A SUGGESTED TRANSFORMATION OR REFORM OF THE REFORMED HOUSE Materials:
lithograph Production person:
Print made by John Doyle (HB) Published by: Thomas McLean Production place:
London, England Date: JUNE 7, 1842 Schools/Styles:
[British Museum Satires no number]
Description No. 732. A man standing in a doorway of the House of Commons at far left; a mace-bearer, leading a procession, preparing to enter the door; behind him, a man wearing a hat lettered with 'Interrogator' (John Arthur Roebuck), with the Speaker (Charles Shaw-Lefevre) holding up his train, followed by two men (Lord Russell and Sir Robert Peel).
Text from 'An Illustrative Key to the Political Sketches of H.B.', London 1844:
Mr. Roebuck, member for Bath, rendered himself so conspicuous as a reprover of bribery and corruption on the part, not only of individual members, but of committees which seemed disposed to stifle inquiry and compound undue returns, that it required no very great stretch of imagination to fancy him (dignity excepted,) the Speaker, and (as a matter of consequence,) to fancy the Speaker to be no more than one of his humble attendants. In front of his official cap he bears the word interrogatories. The word alludes to the following circumstance. Committees were sitting to try the merits of two elections, [one at Nottingham, and the other at St.

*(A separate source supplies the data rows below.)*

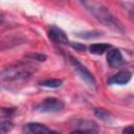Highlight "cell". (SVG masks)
Segmentation results:
<instances>
[{
    "label": "cell",
    "mask_w": 134,
    "mask_h": 134,
    "mask_svg": "<svg viewBox=\"0 0 134 134\" xmlns=\"http://www.w3.org/2000/svg\"><path fill=\"white\" fill-rule=\"evenodd\" d=\"M36 69L37 67L28 62L12 64L0 72V85L6 89L21 86L30 79Z\"/></svg>",
    "instance_id": "cell-1"
},
{
    "label": "cell",
    "mask_w": 134,
    "mask_h": 134,
    "mask_svg": "<svg viewBox=\"0 0 134 134\" xmlns=\"http://www.w3.org/2000/svg\"><path fill=\"white\" fill-rule=\"evenodd\" d=\"M79 2L94 19H96L105 26L111 27L118 31H124L121 23L103 4L96 2L95 0H79Z\"/></svg>",
    "instance_id": "cell-2"
},
{
    "label": "cell",
    "mask_w": 134,
    "mask_h": 134,
    "mask_svg": "<svg viewBox=\"0 0 134 134\" xmlns=\"http://www.w3.org/2000/svg\"><path fill=\"white\" fill-rule=\"evenodd\" d=\"M69 63L74 69V71L80 75V77L92 89H96V81L93 74L86 68L85 65H83L80 61H77L75 58L69 55Z\"/></svg>",
    "instance_id": "cell-3"
},
{
    "label": "cell",
    "mask_w": 134,
    "mask_h": 134,
    "mask_svg": "<svg viewBox=\"0 0 134 134\" xmlns=\"http://www.w3.org/2000/svg\"><path fill=\"white\" fill-rule=\"evenodd\" d=\"M63 109H64V103L55 97L45 98L35 107L36 111L42 113H54V112H60Z\"/></svg>",
    "instance_id": "cell-4"
},
{
    "label": "cell",
    "mask_w": 134,
    "mask_h": 134,
    "mask_svg": "<svg viewBox=\"0 0 134 134\" xmlns=\"http://www.w3.org/2000/svg\"><path fill=\"white\" fill-rule=\"evenodd\" d=\"M47 35H48V38L57 43V44H60V45H67L69 44V40H68V37L67 35L59 27L52 25L49 27L48 31H47Z\"/></svg>",
    "instance_id": "cell-5"
},
{
    "label": "cell",
    "mask_w": 134,
    "mask_h": 134,
    "mask_svg": "<svg viewBox=\"0 0 134 134\" xmlns=\"http://www.w3.org/2000/svg\"><path fill=\"white\" fill-rule=\"evenodd\" d=\"M75 129L71 131V133L75 132H89V133H97L99 131L97 125L89 119H79L75 121Z\"/></svg>",
    "instance_id": "cell-6"
},
{
    "label": "cell",
    "mask_w": 134,
    "mask_h": 134,
    "mask_svg": "<svg viewBox=\"0 0 134 134\" xmlns=\"http://www.w3.org/2000/svg\"><path fill=\"white\" fill-rule=\"evenodd\" d=\"M107 62L110 65V67H112V68H118L125 63L124 57H122L120 50L117 48H110L108 50Z\"/></svg>",
    "instance_id": "cell-7"
},
{
    "label": "cell",
    "mask_w": 134,
    "mask_h": 134,
    "mask_svg": "<svg viewBox=\"0 0 134 134\" xmlns=\"http://www.w3.org/2000/svg\"><path fill=\"white\" fill-rule=\"evenodd\" d=\"M132 79V72L129 70H121L114 75H112L108 80V84L110 85H126Z\"/></svg>",
    "instance_id": "cell-8"
},
{
    "label": "cell",
    "mask_w": 134,
    "mask_h": 134,
    "mask_svg": "<svg viewBox=\"0 0 134 134\" xmlns=\"http://www.w3.org/2000/svg\"><path fill=\"white\" fill-rule=\"evenodd\" d=\"M24 131L31 134H49V133H57V131L51 130L50 128L46 127L45 125L39 122H29L25 125Z\"/></svg>",
    "instance_id": "cell-9"
},
{
    "label": "cell",
    "mask_w": 134,
    "mask_h": 134,
    "mask_svg": "<svg viewBox=\"0 0 134 134\" xmlns=\"http://www.w3.org/2000/svg\"><path fill=\"white\" fill-rule=\"evenodd\" d=\"M111 48L110 44L107 43H95L89 46V51L93 54H103Z\"/></svg>",
    "instance_id": "cell-10"
},
{
    "label": "cell",
    "mask_w": 134,
    "mask_h": 134,
    "mask_svg": "<svg viewBox=\"0 0 134 134\" xmlns=\"http://www.w3.org/2000/svg\"><path fill=\"white\" fill-rule=\"evenodd\" d=\"M62 84H63V81L59 79H47L40 82L41 86L47 87V88H58V87H61Z\"/></svg>",
    "instance_id": "cell-11"
},
{
    "label": "cell",
    "mask_w": 134,
    "mask_h": 134,
    "mask_svg": "<svg viewBox=\"0 0 134 134\" xmlns=\"http://www.w3.org/2000/svg\"><path fill=\"white\" fill-rule=\"evenodd\" d=\"M14 127L13 121L6 117H0V133H7Z\"/></svg>",
    "instance_id": "cell-12"
},
{
    "label": "cell",
    "mask_w": 134,
    "mask_h": 134,
    "mask_svg": "<svg viewBox=\"0 0 134 134\" xmlns=\"http://www.w3.org/2000/svg\"><path fill=\"white\" fill-rule=\"evenodd\" d=\"M94 114H95V116H96L97 118H99L100 120H103V121H105V122H108V121L111 120V115H110V113H109L107 110L103 109V108L96 109V110L94 111Z\"/></svg>",
    "instance_id": "cell-13"
},
{
    "label": "cell",
    "mask_w": 134,
    "mask_h": 134,
    "mask_svg": "<svg viewBox=\"0 0 134 134\" xmlns=\"http://www.w3.org/2000/svg\"><path fill=\"white\" fill-rule=\"evenodd\" d=\"M102 34L99 31H84V32H79L77 36L83 39H91V38H96L99 37Z\"/></svg>",
    "instance_id": "cell-14"
},
{
    "label": "cell",
    "mask_w": 134,
    "mask_h": 134,
    "mask_svg": "<svg viewBox=\"0 0 134 134\" xmlns=\"http://www.w3.org/2000/svg\"><path fill=\"white\" fill-rule=\"evenodd\" d=\"M28 58L32 59V60H36V61H45L46 60V55L42 54V53H30L27 55Z\"/></svg>",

Albans, and it was currently rumoured that as bribery on, both sides was pretty clear, the Committees had come to a compromise, in order to avoid at once both exposure and expence: - that the Whig Candidate should be declared duly elected at Nottingham, and the Tory Candidate at St. Albans. Mr. Roebuck made this compromise the ground of a most grave charge against the Committees, and gave notice that he should put certain interrogatories to several members upon the subject. In short, he acted the political prude with so much rigour and pertinacity, having the countenance of some of the leading members on both sides of the House, including Sir Robert Peel, and Lord John Russell, that the sketch is really no exaggeration. Severe in his newly-adopted office of Censor, he proceeds right onward to his purpose, preceded by the Mace-bearer, and followed by the speaker, now humbled to the condition of the Hon. Member's train-bearer, and by Sir Robert Peel, and Lord John Russell.